- [Exercise brief]: Exactly as written, give back every record below.
───
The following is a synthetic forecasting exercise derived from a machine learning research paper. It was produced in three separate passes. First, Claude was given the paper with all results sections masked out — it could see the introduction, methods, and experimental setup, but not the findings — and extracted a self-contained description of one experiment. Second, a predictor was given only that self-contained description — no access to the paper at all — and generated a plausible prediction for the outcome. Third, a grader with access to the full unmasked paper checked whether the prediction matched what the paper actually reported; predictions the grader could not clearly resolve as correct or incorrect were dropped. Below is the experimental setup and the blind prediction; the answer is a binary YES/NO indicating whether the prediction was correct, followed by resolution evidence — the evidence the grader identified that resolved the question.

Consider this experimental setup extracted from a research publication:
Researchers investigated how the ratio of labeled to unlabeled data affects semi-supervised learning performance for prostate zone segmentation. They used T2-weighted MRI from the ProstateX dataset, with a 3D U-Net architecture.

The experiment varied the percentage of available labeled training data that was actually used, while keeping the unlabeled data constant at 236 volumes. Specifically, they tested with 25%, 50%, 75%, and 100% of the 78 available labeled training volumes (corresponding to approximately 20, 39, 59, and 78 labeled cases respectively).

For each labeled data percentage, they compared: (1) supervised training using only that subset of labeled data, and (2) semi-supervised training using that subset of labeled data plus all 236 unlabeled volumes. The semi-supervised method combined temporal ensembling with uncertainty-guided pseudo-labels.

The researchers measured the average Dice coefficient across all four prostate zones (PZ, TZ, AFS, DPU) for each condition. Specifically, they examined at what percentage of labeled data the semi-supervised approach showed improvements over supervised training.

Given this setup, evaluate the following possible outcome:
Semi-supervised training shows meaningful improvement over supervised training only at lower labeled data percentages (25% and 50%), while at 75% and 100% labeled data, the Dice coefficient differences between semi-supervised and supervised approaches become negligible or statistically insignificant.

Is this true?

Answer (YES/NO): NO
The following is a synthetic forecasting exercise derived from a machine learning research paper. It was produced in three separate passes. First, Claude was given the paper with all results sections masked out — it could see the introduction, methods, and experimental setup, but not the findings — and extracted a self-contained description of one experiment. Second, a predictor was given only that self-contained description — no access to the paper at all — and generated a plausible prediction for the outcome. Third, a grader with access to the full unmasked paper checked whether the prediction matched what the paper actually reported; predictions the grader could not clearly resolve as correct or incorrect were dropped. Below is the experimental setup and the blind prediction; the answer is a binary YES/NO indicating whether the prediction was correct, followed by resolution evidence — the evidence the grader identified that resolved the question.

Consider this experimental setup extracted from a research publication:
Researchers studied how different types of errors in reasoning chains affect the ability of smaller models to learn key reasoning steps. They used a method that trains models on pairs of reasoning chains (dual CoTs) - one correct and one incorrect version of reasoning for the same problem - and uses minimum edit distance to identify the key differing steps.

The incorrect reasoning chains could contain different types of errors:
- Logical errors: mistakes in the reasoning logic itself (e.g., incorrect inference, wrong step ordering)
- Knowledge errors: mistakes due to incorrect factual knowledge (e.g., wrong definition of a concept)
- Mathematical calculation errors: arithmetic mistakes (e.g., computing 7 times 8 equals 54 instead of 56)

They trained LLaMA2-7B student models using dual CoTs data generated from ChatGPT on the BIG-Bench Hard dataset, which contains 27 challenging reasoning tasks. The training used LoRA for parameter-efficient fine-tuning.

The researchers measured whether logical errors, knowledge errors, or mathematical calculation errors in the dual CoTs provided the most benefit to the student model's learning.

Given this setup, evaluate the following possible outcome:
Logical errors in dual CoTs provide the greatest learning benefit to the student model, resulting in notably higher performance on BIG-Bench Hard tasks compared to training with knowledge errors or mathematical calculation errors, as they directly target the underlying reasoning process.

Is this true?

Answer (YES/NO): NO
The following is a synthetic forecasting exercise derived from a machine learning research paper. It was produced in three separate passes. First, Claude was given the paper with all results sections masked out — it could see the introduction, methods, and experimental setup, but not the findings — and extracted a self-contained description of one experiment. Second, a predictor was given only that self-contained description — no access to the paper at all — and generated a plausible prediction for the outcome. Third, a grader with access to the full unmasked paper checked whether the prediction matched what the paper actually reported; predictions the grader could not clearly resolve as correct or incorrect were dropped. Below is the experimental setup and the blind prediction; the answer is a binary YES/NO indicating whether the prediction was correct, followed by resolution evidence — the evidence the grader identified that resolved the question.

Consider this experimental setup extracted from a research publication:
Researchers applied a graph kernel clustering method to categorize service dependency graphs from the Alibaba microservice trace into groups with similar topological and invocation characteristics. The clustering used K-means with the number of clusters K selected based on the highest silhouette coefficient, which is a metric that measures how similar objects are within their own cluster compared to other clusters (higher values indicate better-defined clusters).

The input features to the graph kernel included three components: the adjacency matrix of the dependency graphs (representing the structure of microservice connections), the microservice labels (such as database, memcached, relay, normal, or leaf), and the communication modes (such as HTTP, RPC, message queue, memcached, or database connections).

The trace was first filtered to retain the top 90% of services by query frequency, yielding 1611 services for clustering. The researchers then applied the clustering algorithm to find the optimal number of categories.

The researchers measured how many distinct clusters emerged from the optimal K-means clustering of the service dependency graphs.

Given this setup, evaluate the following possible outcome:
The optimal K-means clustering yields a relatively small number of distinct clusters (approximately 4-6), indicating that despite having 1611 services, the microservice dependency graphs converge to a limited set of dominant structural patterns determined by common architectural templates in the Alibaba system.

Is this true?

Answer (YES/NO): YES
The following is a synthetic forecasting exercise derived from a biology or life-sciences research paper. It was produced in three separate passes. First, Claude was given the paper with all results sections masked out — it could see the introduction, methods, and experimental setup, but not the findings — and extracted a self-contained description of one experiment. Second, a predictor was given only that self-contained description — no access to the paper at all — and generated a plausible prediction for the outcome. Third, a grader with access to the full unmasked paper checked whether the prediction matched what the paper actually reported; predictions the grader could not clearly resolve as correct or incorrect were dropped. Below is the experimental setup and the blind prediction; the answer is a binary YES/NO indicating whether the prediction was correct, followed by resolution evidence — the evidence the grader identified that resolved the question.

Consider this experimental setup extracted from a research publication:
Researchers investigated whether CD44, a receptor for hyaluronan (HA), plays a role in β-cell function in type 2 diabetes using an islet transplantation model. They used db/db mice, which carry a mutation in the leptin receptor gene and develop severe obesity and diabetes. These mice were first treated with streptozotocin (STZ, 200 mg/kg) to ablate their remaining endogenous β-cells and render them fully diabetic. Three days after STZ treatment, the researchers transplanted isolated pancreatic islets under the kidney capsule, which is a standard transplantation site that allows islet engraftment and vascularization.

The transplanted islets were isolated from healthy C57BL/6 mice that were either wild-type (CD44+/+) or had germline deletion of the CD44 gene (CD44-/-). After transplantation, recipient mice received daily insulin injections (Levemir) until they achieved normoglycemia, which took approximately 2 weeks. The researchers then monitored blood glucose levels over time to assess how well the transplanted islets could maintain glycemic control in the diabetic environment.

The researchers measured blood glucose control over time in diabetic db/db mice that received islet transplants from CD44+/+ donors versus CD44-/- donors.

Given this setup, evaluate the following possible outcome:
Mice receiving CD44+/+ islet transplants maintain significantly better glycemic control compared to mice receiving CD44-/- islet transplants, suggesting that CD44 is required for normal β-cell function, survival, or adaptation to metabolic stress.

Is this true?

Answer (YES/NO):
───
- [Solved problem]:
The following is a synthetic forecasting exercise derived from a machine learning research paper. It was produced in three separate passes. First, Claude was given the paper with all results sections masked out — it could see the introduction, methods, and experimental setup, but not the findings — and extracted a self-contained description of one experiment. Second, a predictor was given only that self-contained description — no access to the paper at all — and generated a plausible prediction for the outcome. Third, a grader with access to the full unmasked paper checked whether the prediction matched what the paper actually reported; predictions the grader could not clearly resolve as correct or incorrect were dropped. Below is the experimental setup and the blind prediction; the answer is a binary YES/NO indicating whether the prediction was correct, followed by resolution evidence — the evidence the grader identified that resolved the question.

Consider this experimental setup extracted from a research publication:
Researchers investigated how the ratio of labeled to unlabeled data affects semi-supervised learning performance for prostate zone segmentation. They used T2-weighted MRI from the ProstateX dataset, with a 3D U-Net architecture.

The experiment varied the percentage of available labeled training data that was actually used, while keeping the unlabeled data constant at 236 volumes. Specifically, they tested with 25%, 50%, 75%, and 100% of the 78 available labeled training volumes (corresponding to approximately 20, 39, 59, and 78 labeled cases respectively).

For each labeled data percentage, they compared: (1) supervised training using only that subset of labeled data, and (2) semi-supervised training using that subset of labeled data plus all 236 unlabeled volumes. The semi-supervised method combined temporal ensembling with uncertainty-guided pseudo-labels.

The researchers measured the average Dice coefficient across all four prostate zones (PZ, TZ, AFS, DPU) for each condition. Specifically, they examined at what percentage of labeled data the semi-supervised approach showed improvements over supervised training.

Given this setup, evaluate the following possible outcome:
Semi-supervised training shows meaningful improvement over supervised training only at lower labeled data percentages (25% and 50%), while at 75% and 100% labeled data, the Dice coefficient differences between semi-supervised and supervised approaches become negligible or statistically insignificant.

Is this true?

Answer (YES/NO): NO
The following is a synthetic forecasting exercise derived from a machine learning research paper. It was produced in three separate passes. First, Claude was given the paper with all results sections masked out — it could see the introduction, methods, and experimental setup, but not the findings — and extracted a self-contained description of one experiment. Second, a predictor was given only that self-contained description — no access to the paper at all — and generated a plausible prediction for the outcome. Third, a grader with access to the full unmasked paper checked whether the prediction matched what the paper actually reported; predictions the grader could not clearly resolve as correct or incorrect were dropped. Below is the experimental setup and the blind prediction; the answer is a binary YES/NO indicating whether the prediction was correct, followed by resolution evidence — the evidence the grader identified that resolved the question.

Consider this experimental setup extracted from a research publication:
Researchers studied how different types of errors in reasoning chains affect the ability of smaller models to learn key reasoning steps. They used a method that trains models on pairs of reasoning chains (dual CoTs) - one correct and one incorrect version of reasoning for the same problem - and uses minimum edit distance to identify the key differing steps.

The incorrect reasoning chains could contain different types of errors:
- Logical errors: mistakes in the reasoning logic itself (e.g., incorrect inference, wrong step ordering)
- Knowledge errors: mistakes due to incorrect factual knowledge (e.g., wrong definition of a concept)
- Mathematical calculation errors: arithmetic mistakes (e.g., computing 7 times 8 equals 54 instead of 56)

They trained LLaMA2-7B student models using dual CoTs data generated from ChatGPT on the BIG-Bench Hard dataset, which contains 27 challenging reasoning tasks. The training used LoRA for parameter-efficient fine-tuning.

The researchers measured whether logical errors, knowledge errors, or mathematical calculation errors in the dual CoTs provided the most benefit to the student model's learning.

Given this setup, evaluate the following possible outcome:
Logical errors in dual CoTs provide the greatest learning benefit to the student model, resulting in notably higher performance on BIG-Bench Hard tasks compared to training with knowledge errors or mathematical calculation errors, as they directly target the underlying reasoning process.

Is this true?

Answer (YES/NO): NO
The following is a synthetic forecasting exercise derived from a machine learning research paper. It was produced in three separate passes. First, Claude was given the paper with all results sections masked out — it could see the introduction, methods, and experimental setup, but not the findings — and extracted a self-contained description of one experiment. Second, a predictor was given only that self-contained description — no access to the paper at all — and generated a plausible prediction for the outcome. Third, a grader with access to the full unmasked paper checked whether the prediction matched what the paper actually reported; predictions the grader could not clearly resolve as correct or incorrect were dropped. Below is the experimental setup and the blind prediction; the answer is a binary YES/NO indicating whether the prediction was correct, followed by resolution evidence — the evidence the grader identified that resolved the question.

Consider this experimental setup extracted from a research publication:
Researchers applied a graph kernel clustering method to categorize service dependency graphs from the Alibaba microservice trace into groups with similar topological and invocation characteristics. The clustering used K-means with the number of clusters K selected based on the highest silhouette coefficient, which is a metric that measures how similar objects are within their own cluster compared to other clusters (higher values indicate better-defined clusters).

The input features to the graph kernel included three components: the adjacency matrix of the dependency graphs (representing the structure of microservice connections), the microservice labels (such as database, memcached, relay, normal, or leaf), and the communication modes (such as HTTP, RPC, message queue, memcached, or database connections).

The trace was first filtered to retain the top 90% of services by query frequency, yielding 1611 services for clustering. The researchers then applied the clustering algorithm to find the optimal number of categories.

The researchers measured how many distinct clusters emerged from the optimal K-means clustering of the service dependency graphs.

Given this setup, evaluate the following possible outcome:
The optimal K-means clustering yields a relatively small number of distinct clusters (approximately 4-6), indicating that despite having 1611 services, the microservice dependency graphs converge to a limited set of dominant structural patterns determined by common architectural templates in the Alibaba system.

Is this true?

Answer (YES/NO): YES
The following is a synthetic forecasting exercise derived from a biology or life-sciences research paper. It was produced in three separate passes. First, Claude was given the paper with all results sections masked out — it could see the introduction, methods, and experimental setup, but not the findings — and extracted a self-contained description of one experiment. Second, a predictor was given only that self-contained description — no access to the paper at all — and generated a plausible prediction for the outcome. Third, a grader with access to the full unmasked paper checked whether the prediction matched what the paper actually reported; predictions the grader could not clearly resolve as correct or incorrect were dropped. Below is the experimental setup and the blind prediction; the answer is a binary YES/NO indicating whether the prediction was correct, followed by resolution evidence — the evidence the grader identified that resolved the question.

Consider this experimental setup extracted from a research publication:
Researchers investigated whether CD44, a receptor for hyaluronan (HA), plays a role in β-cell function in type 2 diabetes using an islet transplantation model. They used db/db mice, which carry a mutation in the leptin receptor gene and develop severe obesity and diabetes. These mice were first treated with streptozotocin (STZ, 200 mg/kg) to ablate their remaining endogenous β-cells and render them fully diabetic. Three days after STZ treatment, the researchers transplanted isolated pancreatic islets under the kidney capsule, which is a standard transplantation site that allows islet engraftment and vascularization.

The transplanted islets were isolated from healthy C57BL/6 mice that were either wild-type (CD44+/+) or had germline deletion of the CD44 gene (CD44-/-). After transplantation, recipient mice received daily insulin injections (Levemir) until they achieved normoglycemia, which took approximately 2 weeks. The researchers then monitored blood glucose levels over time to assess how well the transplanted islets could maintain glycemic control in the diabetic environment.

The researchers measured blood glucose control over time in diabetic db/db mice that received islet transplants from CD44+/+ donors versus CD44-/- donors.

Given this setup, evaluate the following possible outcome:
Mice receiving CD44+/+ islet transplants maintain significantly better glycemic control compared to mice receiving CD44-/- islet transplants, suggesting that CD44 is required for normal β-cell function, survival, or adaptation to metabolic stress.

Is this true?

Answer (YES/NO):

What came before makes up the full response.